__DATA TO USE__

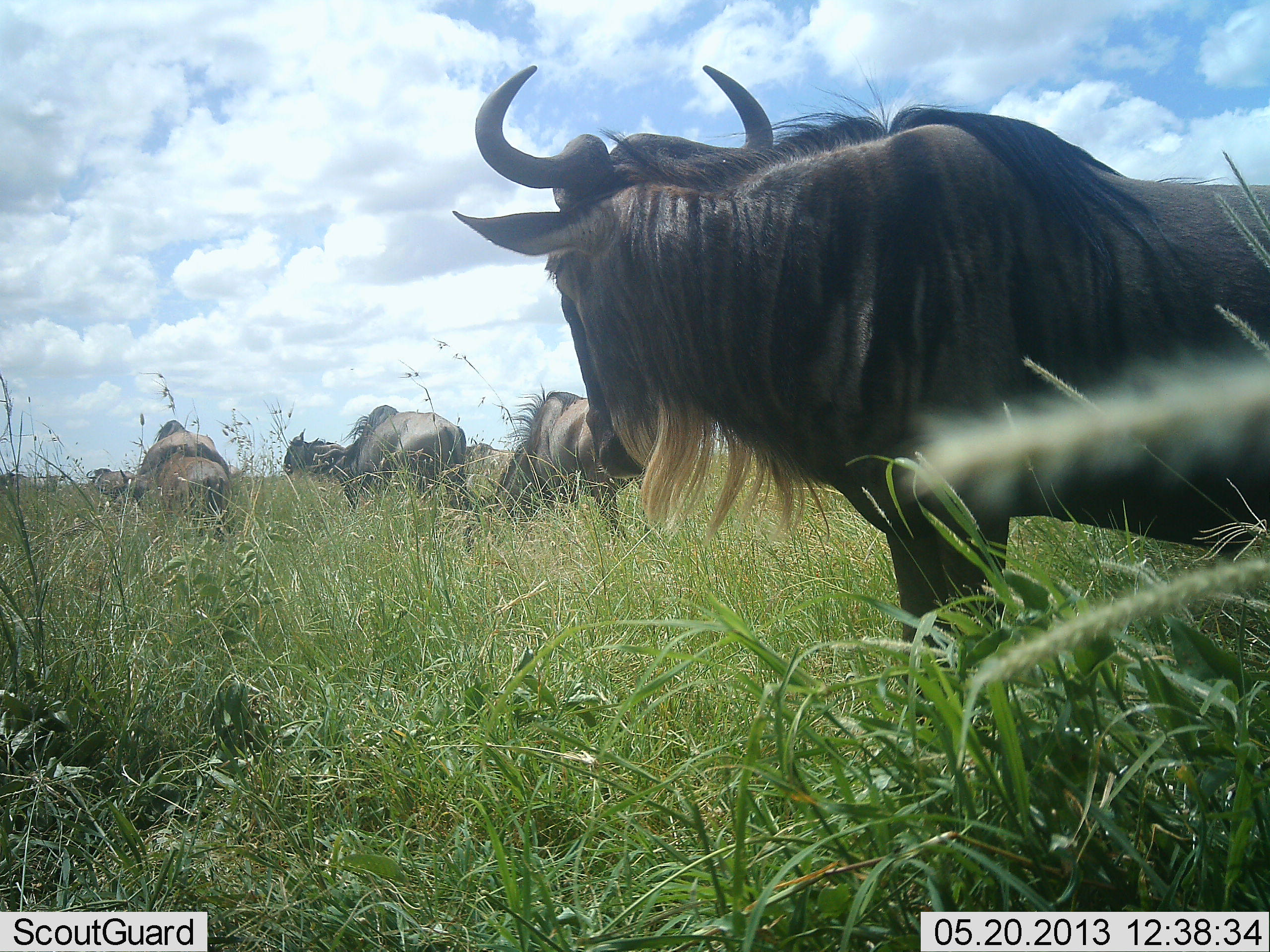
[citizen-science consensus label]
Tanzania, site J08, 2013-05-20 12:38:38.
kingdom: Animalia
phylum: Chordata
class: Mammalia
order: Artiodactyla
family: Bovidae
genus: Connochaetes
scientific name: Connochaetes taurinus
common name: blue wildebeest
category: wildebeest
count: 7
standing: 80%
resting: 0%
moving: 20%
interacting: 0%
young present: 0%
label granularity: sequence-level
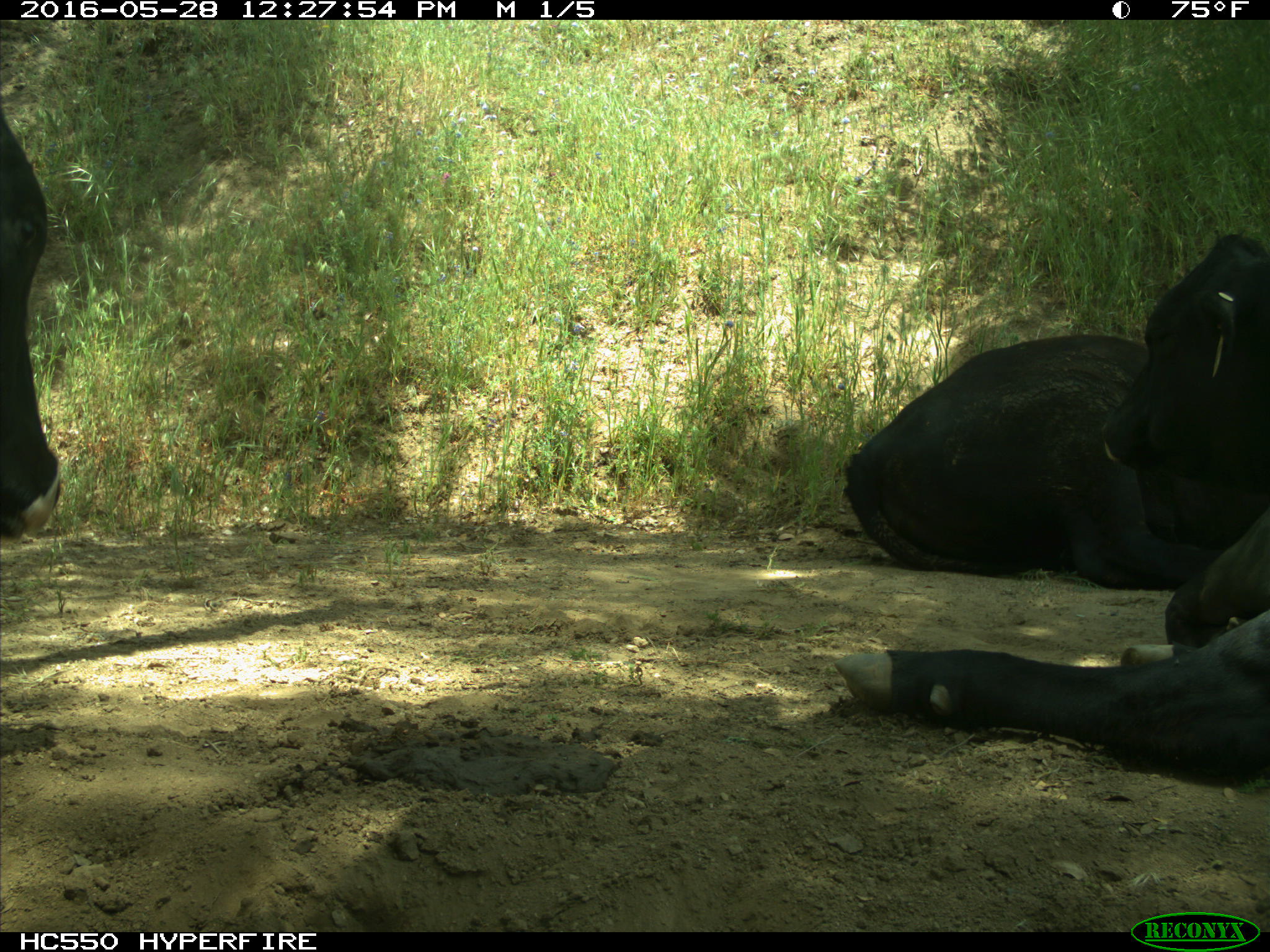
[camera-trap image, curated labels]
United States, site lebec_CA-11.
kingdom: Animalia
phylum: Chordata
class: Mammalia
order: Artiodactyla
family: Bovidae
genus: Bos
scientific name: Bos taurus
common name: domestic cow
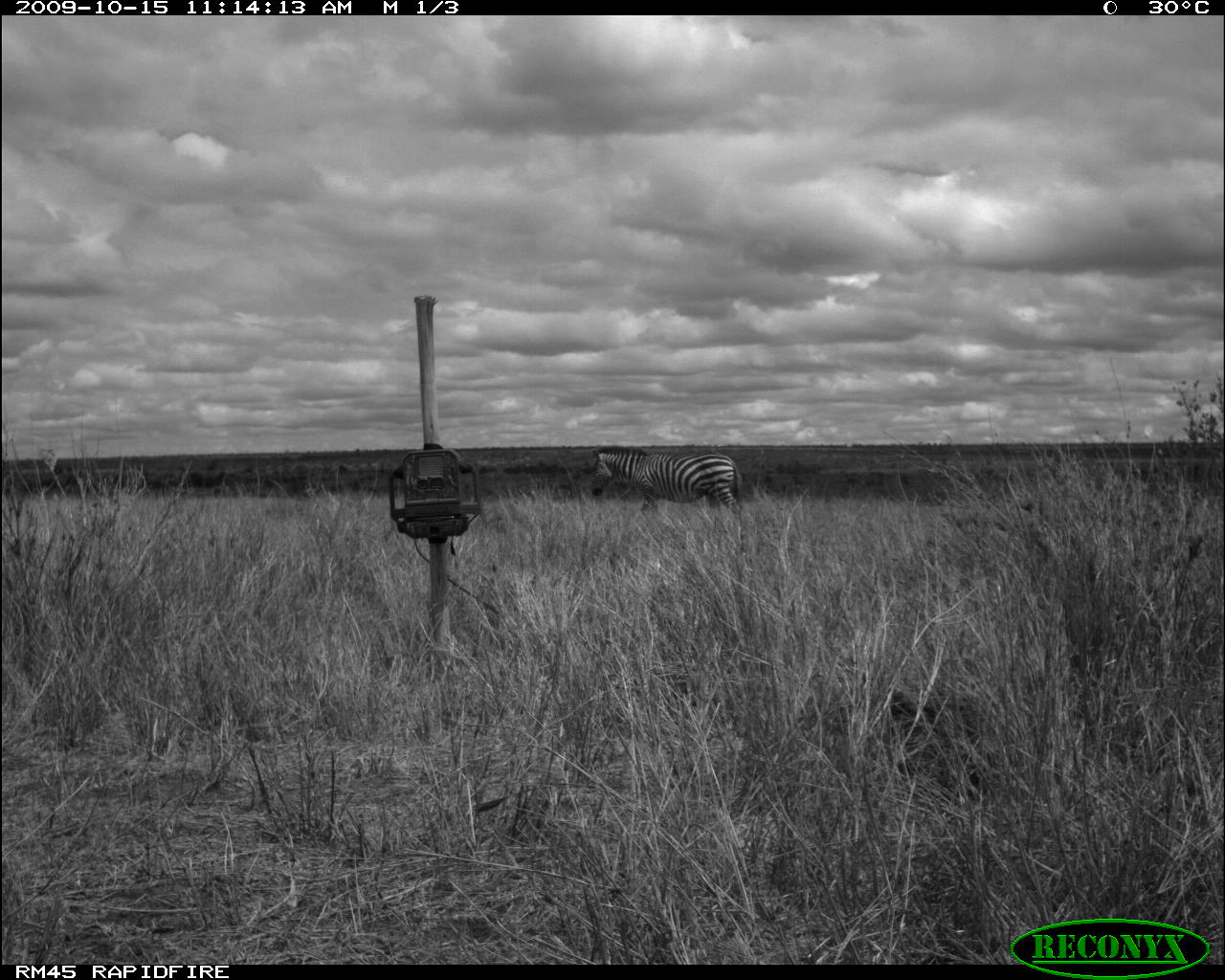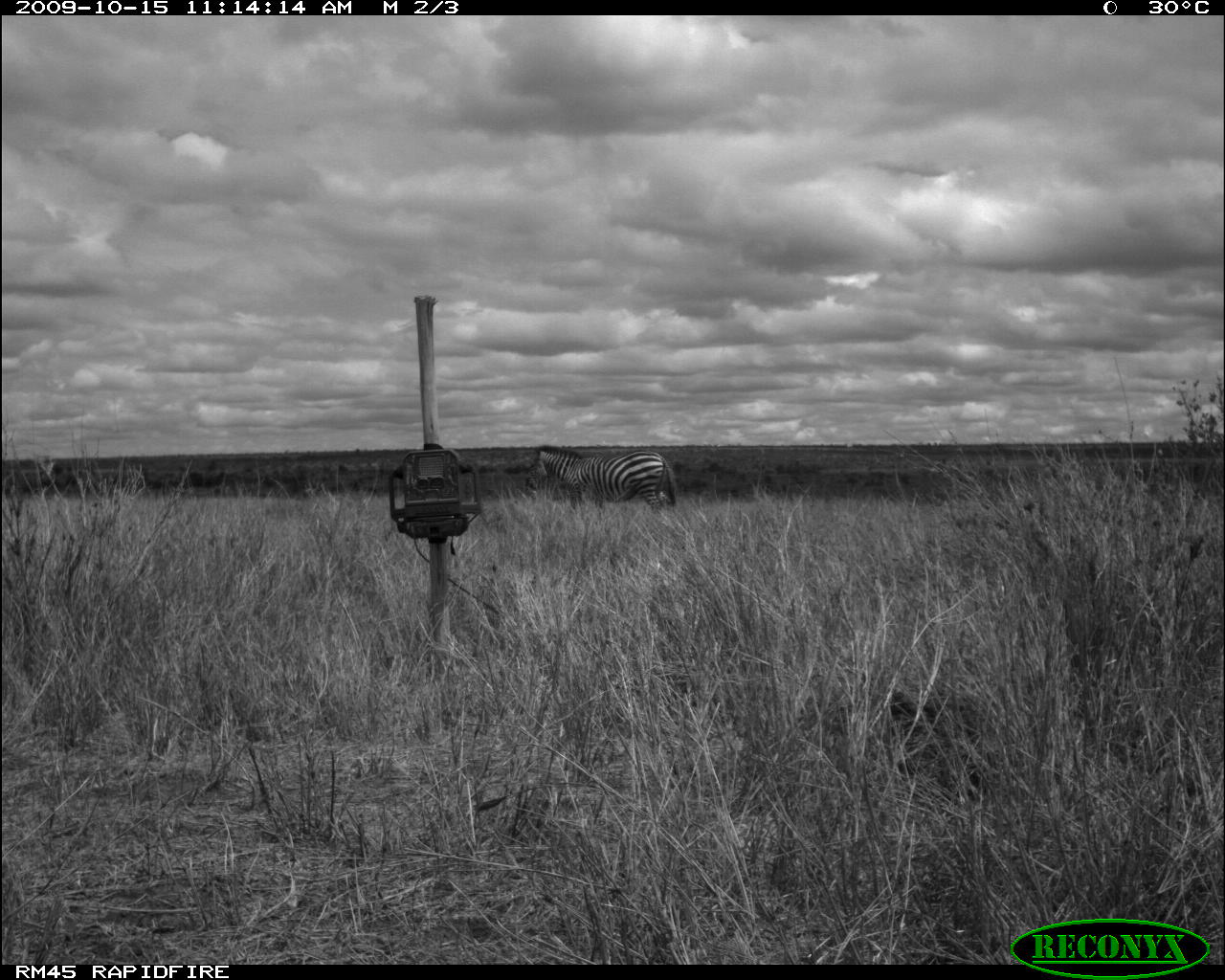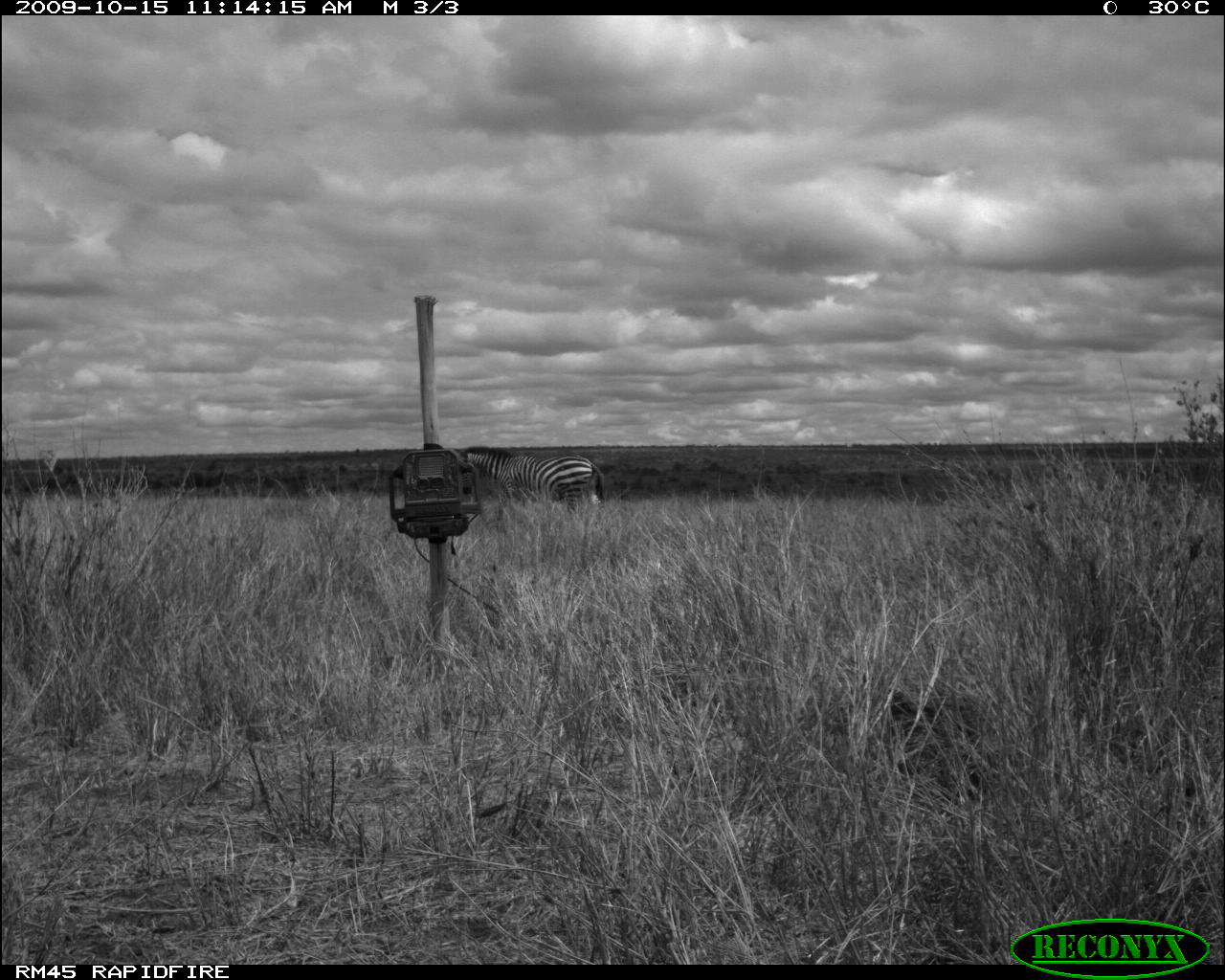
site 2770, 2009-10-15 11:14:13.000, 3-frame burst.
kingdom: Animalia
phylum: Chordata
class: Mammalia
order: Perissodactyla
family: Equidae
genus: Equus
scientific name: Equus quagga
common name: plains zebra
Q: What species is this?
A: Equus quagga (plains zebra).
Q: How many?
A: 1.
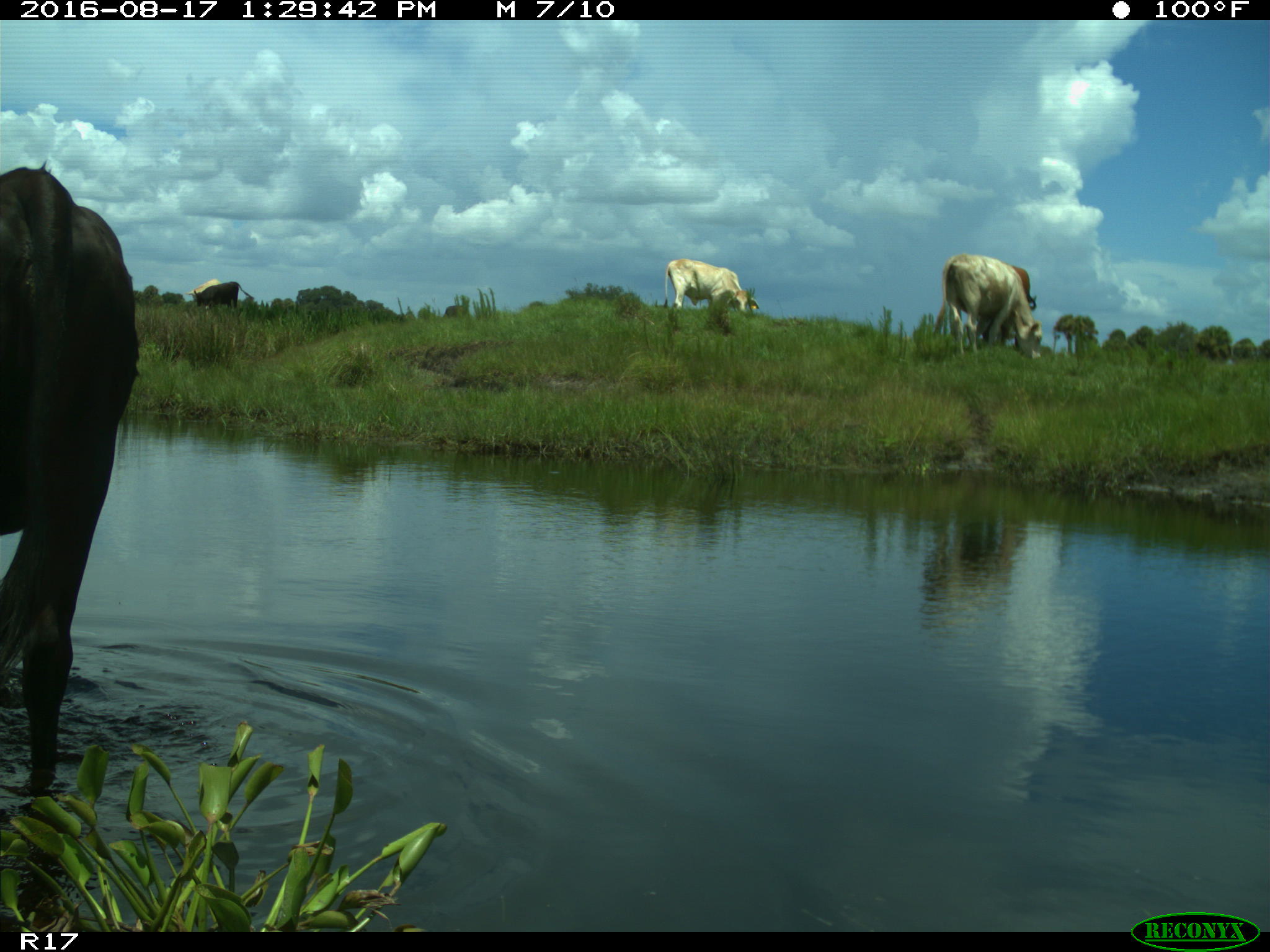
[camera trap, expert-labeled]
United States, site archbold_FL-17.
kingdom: Animalia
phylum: Chordata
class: Mammalia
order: Artiodactyla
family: Bovidae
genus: Bos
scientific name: Bos taurus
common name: domestic cow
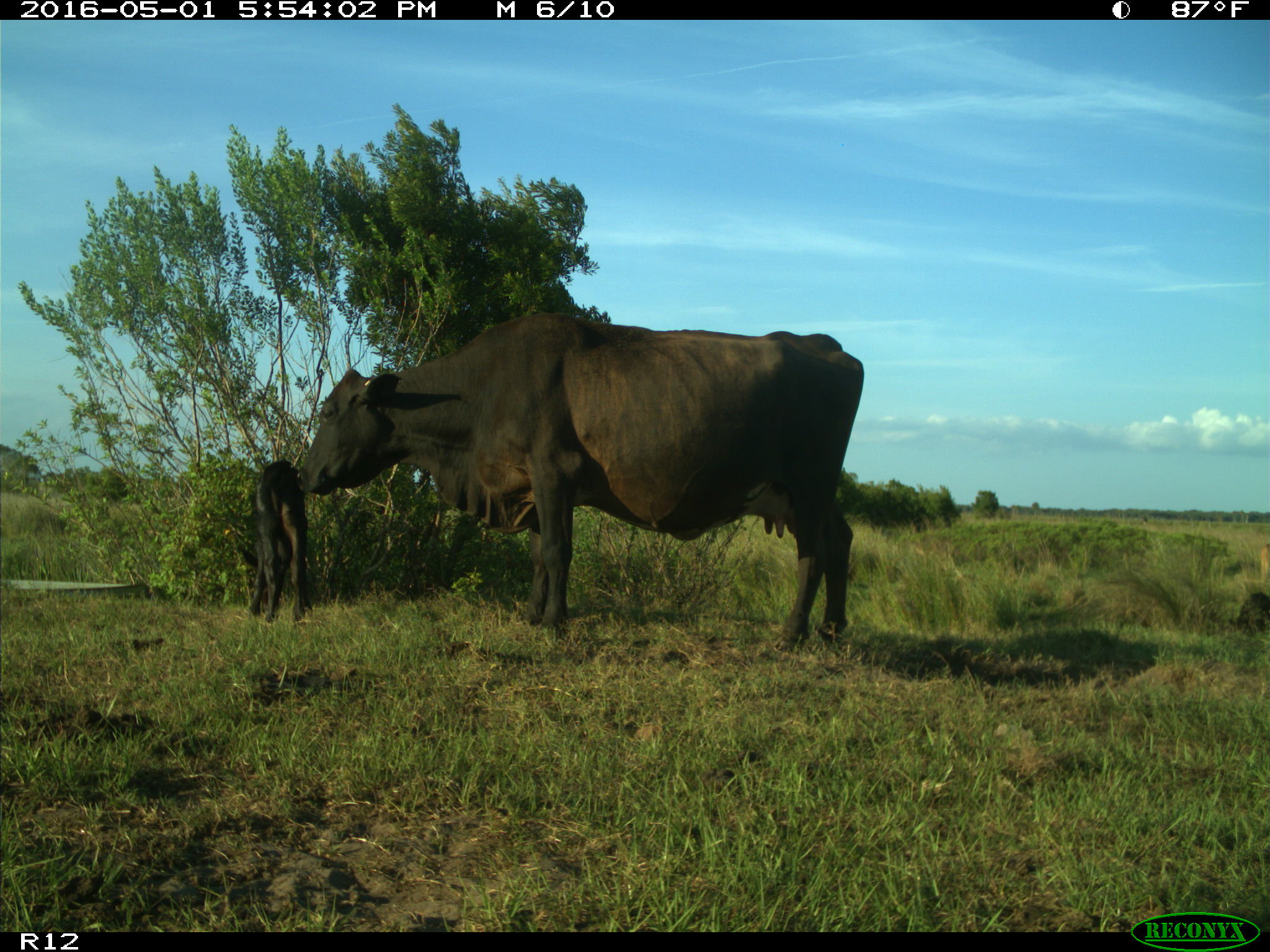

__YOUR GOAL__
Leave out the pictures and reproduce the rest of the listing exactly.

__RESPONSE AREA__
[citizen-science consensus label]
Tanzania, site J08, 2013-05-20 12:38:38.
kingdom: Animalia
phylum: Chordata
class: Mammalia
order: Artiodactyla
family: Bovidae
genus: Connochaetes
scientific name: Connochaetes taurinus
common name: blue wildebeest
category: wildebeest
count: 7
standing: 80%
resting: 0%
moving: 20%
interacting: 0%
young present: 0%
label granularity: sequence-level
[camera-trap image, curated labels]
United States, site lebec_CA-11.
kingdom: Animalia
phylum: Chordata
class: Mammalia
order: Artiodactyla
family: Bovidae
genus: Bos
scientific name: Bos taurus
common name: domestic cow
site 2770, 2009-10-15 11:14:13.000, 3-frame burst.
kingdom: Animalia
phylum: Chordata
class: Mammalia
order: Perissodactyla
family: Equidae
genus: Equus
scientific name: Equus quagga
common name: plains zebra
Q: What species is this?
A: Equus quagga (plains zebra).
Q: How many?
A: 1.
[camera trap, expert-labeled]
United States, site archbold_FL-17.
kingdom: Animalia
phylum: Chordata
class: Mammalia
order: Artiodactyla
family: Bovidae
genus: Bos
scientific name: Bos taurus
common name: domestic cow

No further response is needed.